GeoRelight: Learning Joint Geometrical Relighting and Reconstruction with Flexible Multi-Modal Diffusion Transformers
This addresses the problem of physically consistent relighting from single images for computer vision applications, representing an incremental improvement over existing approaches.
The paper tackles the ill-posed problem of relighting a person from a single photo by proposing GeoRelight, a unified Multi-Modal Diffusion Transformer that jointly solves for 3D geometry and relighting, achieving better performance than sequential models and previous systems that ignored geometry.

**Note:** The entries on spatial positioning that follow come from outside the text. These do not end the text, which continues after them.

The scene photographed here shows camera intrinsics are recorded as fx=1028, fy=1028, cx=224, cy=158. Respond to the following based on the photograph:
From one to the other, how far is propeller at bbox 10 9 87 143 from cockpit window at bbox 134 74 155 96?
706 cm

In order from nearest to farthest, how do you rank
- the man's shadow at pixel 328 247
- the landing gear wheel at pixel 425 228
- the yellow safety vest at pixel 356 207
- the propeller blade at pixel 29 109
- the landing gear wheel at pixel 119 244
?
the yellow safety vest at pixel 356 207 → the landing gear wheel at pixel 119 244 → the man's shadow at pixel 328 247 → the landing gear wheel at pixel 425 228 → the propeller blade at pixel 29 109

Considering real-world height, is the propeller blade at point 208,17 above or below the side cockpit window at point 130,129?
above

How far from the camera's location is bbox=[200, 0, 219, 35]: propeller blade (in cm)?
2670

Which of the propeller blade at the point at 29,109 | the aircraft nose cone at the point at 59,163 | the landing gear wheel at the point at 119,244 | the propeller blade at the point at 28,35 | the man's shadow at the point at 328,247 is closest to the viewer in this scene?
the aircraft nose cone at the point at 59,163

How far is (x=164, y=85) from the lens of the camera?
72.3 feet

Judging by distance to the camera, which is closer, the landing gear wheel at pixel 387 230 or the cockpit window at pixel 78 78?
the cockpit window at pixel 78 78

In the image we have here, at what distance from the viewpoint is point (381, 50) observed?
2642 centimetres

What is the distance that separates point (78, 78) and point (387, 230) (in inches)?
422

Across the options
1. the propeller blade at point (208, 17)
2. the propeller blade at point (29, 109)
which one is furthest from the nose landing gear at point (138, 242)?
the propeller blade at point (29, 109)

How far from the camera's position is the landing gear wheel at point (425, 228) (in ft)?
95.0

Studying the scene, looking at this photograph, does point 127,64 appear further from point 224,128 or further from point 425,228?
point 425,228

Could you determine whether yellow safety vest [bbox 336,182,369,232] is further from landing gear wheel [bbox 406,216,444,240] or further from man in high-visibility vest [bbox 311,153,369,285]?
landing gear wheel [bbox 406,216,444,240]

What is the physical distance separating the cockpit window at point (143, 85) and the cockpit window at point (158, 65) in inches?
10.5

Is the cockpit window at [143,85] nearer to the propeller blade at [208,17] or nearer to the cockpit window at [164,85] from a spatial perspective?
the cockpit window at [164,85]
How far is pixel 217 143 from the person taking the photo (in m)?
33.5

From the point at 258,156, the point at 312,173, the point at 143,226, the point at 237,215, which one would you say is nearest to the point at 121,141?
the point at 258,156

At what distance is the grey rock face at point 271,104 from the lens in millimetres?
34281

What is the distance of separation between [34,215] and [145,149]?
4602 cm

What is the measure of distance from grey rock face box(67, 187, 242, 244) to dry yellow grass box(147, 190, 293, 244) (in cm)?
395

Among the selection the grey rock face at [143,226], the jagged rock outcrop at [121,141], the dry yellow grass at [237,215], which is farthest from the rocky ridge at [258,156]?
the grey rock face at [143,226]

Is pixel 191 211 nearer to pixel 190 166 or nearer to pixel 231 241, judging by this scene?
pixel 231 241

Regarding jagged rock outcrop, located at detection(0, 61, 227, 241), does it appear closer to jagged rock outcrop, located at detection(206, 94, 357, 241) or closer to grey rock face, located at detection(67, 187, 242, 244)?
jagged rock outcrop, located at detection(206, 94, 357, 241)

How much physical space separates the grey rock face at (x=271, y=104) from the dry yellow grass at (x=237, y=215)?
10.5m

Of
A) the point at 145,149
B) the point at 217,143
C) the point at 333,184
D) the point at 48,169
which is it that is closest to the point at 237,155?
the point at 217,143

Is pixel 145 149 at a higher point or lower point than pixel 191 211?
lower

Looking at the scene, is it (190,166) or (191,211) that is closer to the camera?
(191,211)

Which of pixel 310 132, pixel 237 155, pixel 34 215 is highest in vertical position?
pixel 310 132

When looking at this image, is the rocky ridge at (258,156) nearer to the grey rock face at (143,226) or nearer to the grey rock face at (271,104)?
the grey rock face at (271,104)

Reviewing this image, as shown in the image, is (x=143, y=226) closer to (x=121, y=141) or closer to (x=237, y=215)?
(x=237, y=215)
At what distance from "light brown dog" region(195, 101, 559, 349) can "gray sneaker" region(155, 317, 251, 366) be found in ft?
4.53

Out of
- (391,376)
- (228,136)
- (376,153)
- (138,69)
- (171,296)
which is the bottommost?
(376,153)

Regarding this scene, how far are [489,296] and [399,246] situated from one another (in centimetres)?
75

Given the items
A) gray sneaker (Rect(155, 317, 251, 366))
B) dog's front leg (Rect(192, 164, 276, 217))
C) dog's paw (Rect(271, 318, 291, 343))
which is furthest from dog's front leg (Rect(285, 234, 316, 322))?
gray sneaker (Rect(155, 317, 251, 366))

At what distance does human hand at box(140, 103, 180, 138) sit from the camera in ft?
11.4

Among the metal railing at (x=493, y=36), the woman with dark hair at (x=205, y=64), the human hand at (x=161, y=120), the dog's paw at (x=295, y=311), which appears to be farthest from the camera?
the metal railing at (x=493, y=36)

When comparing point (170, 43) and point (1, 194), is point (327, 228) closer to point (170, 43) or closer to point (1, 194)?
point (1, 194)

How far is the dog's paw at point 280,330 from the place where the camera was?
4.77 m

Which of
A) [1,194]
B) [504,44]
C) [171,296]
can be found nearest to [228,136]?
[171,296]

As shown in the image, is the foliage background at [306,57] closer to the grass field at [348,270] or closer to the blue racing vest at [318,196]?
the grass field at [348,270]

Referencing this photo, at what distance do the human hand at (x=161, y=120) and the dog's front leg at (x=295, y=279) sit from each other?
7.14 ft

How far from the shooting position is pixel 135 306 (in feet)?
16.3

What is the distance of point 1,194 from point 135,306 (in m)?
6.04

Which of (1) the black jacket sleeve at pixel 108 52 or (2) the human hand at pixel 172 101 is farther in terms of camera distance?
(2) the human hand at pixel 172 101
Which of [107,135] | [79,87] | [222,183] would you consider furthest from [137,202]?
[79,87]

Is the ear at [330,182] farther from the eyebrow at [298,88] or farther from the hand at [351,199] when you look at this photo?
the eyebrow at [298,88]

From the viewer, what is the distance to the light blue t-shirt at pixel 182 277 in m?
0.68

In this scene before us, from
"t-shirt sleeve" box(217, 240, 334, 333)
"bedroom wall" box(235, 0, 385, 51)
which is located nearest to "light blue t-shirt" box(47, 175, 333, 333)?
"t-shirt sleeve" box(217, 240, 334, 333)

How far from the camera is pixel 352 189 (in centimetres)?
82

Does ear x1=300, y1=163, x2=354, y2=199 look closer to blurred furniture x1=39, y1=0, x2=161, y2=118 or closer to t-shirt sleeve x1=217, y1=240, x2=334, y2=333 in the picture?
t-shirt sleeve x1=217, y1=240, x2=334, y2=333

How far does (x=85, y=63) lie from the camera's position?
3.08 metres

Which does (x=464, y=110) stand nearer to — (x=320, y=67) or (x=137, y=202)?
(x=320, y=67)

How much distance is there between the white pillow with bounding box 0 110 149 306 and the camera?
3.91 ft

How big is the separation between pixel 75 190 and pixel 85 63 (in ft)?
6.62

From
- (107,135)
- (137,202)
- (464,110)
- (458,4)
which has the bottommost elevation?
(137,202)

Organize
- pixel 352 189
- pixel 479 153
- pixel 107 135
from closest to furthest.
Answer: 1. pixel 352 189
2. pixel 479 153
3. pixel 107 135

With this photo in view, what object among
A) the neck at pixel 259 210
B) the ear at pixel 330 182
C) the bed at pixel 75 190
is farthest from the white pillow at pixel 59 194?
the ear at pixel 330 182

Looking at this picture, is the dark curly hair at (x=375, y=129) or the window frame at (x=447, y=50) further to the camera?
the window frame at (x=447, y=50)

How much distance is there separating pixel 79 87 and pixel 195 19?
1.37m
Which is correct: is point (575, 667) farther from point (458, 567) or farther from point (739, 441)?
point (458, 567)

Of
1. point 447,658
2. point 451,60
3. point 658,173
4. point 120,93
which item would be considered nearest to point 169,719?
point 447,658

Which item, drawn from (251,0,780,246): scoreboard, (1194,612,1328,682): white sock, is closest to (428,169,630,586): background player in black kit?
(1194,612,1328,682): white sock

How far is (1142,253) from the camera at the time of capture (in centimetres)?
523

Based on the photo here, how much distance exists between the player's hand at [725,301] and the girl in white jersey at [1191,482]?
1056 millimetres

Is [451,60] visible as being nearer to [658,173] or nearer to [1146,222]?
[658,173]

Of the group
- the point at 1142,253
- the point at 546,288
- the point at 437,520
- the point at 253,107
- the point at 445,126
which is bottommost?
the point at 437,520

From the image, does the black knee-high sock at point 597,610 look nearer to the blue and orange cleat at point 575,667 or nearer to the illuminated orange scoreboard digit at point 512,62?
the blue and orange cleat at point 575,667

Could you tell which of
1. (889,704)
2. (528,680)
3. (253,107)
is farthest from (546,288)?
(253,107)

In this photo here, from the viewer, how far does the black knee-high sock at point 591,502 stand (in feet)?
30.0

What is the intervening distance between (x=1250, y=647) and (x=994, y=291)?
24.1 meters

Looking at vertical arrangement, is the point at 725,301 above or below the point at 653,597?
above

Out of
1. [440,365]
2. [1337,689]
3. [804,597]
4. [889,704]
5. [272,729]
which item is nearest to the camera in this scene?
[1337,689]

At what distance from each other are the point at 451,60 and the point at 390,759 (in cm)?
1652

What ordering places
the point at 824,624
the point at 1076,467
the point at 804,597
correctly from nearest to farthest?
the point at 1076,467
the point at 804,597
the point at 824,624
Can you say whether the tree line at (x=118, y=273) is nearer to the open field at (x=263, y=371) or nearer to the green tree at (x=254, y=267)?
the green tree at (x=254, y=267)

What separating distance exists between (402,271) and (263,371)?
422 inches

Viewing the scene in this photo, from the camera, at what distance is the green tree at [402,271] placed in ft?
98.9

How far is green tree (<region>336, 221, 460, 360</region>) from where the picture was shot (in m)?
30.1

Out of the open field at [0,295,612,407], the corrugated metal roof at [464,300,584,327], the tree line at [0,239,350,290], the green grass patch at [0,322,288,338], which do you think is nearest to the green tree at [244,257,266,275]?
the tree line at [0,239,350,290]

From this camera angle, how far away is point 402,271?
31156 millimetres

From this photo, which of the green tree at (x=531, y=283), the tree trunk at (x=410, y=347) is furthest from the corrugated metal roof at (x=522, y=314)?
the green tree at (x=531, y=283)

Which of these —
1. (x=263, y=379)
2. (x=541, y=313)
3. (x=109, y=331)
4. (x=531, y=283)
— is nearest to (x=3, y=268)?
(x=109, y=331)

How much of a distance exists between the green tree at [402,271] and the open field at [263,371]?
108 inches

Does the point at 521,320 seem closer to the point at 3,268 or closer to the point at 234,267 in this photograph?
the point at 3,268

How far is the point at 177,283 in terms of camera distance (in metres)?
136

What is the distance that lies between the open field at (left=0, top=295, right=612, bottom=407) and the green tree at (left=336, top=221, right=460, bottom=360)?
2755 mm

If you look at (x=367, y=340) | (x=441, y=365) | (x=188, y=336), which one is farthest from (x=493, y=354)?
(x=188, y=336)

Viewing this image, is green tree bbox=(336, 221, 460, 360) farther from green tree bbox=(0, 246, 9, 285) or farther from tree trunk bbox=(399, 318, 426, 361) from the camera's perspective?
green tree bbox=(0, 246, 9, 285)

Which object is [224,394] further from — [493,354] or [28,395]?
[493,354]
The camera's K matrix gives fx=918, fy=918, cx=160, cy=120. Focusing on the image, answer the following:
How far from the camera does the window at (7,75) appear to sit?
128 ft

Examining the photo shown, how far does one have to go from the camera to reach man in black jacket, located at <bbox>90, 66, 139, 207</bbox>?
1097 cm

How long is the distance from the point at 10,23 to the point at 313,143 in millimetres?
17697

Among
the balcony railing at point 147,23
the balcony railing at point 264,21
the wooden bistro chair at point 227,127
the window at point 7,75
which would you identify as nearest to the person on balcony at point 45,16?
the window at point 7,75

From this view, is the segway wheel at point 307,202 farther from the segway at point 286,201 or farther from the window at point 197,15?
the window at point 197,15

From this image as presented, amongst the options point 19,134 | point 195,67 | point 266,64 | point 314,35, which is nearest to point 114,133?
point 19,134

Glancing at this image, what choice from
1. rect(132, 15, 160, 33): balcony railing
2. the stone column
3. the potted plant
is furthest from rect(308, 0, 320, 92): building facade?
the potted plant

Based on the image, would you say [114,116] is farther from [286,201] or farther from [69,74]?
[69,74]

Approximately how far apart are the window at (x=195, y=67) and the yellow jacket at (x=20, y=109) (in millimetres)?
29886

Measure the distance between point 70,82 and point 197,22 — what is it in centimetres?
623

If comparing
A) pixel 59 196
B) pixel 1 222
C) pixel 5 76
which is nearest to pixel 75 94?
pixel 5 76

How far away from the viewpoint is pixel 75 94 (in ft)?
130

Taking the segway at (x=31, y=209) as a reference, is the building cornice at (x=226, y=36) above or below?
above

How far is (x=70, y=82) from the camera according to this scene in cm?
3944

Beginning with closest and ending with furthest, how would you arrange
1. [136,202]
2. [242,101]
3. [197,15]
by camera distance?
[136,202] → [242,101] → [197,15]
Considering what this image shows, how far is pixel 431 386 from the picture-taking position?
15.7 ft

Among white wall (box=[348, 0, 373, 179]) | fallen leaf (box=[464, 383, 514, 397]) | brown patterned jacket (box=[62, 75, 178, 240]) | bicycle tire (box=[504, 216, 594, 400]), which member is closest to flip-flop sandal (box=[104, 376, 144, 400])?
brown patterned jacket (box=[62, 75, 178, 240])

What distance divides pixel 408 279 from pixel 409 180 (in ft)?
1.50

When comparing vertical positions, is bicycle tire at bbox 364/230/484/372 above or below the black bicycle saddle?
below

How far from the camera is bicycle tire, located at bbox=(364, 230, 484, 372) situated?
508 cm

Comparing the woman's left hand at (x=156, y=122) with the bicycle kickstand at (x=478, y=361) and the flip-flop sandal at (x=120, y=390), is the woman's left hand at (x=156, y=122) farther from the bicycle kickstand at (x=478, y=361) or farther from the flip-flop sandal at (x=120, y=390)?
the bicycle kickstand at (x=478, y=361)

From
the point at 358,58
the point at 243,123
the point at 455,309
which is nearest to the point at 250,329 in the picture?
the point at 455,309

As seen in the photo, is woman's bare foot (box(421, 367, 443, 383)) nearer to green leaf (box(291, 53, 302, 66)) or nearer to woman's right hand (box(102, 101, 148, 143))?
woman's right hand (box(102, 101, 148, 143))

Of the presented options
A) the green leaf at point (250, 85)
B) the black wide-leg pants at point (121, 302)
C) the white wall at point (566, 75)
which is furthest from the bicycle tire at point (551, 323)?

Relighting a person from a single photo is an attractive but ill-posed task, as a 2D image ambiguously entangles 3D geometry, intrinsic appearance, and illumination. Current methods either use sequential pipelines that suffer from error accumulation, or they do not explicitly leverage 3D geometry during relighting, which limits physical consistency. Since relighting and estimation of 3D geometry are mutually beneficial tasks, we propose a unified Multi-Modal Diffusion Transformer (DiT) that jointly solves for both: GeoRelight. We make this possible through two key technical contributions: isotropic NDC-Orthographic Depth (iNOD), a distortion-free 3D representation compatible with latent diffusion models; and a strategic mixed-data training method that combines synthetic and auto-labeled real data. By solving geometry and relighting jointly, GeoRelight achieves better performance than both sequential models and previous systems that ignored geometry.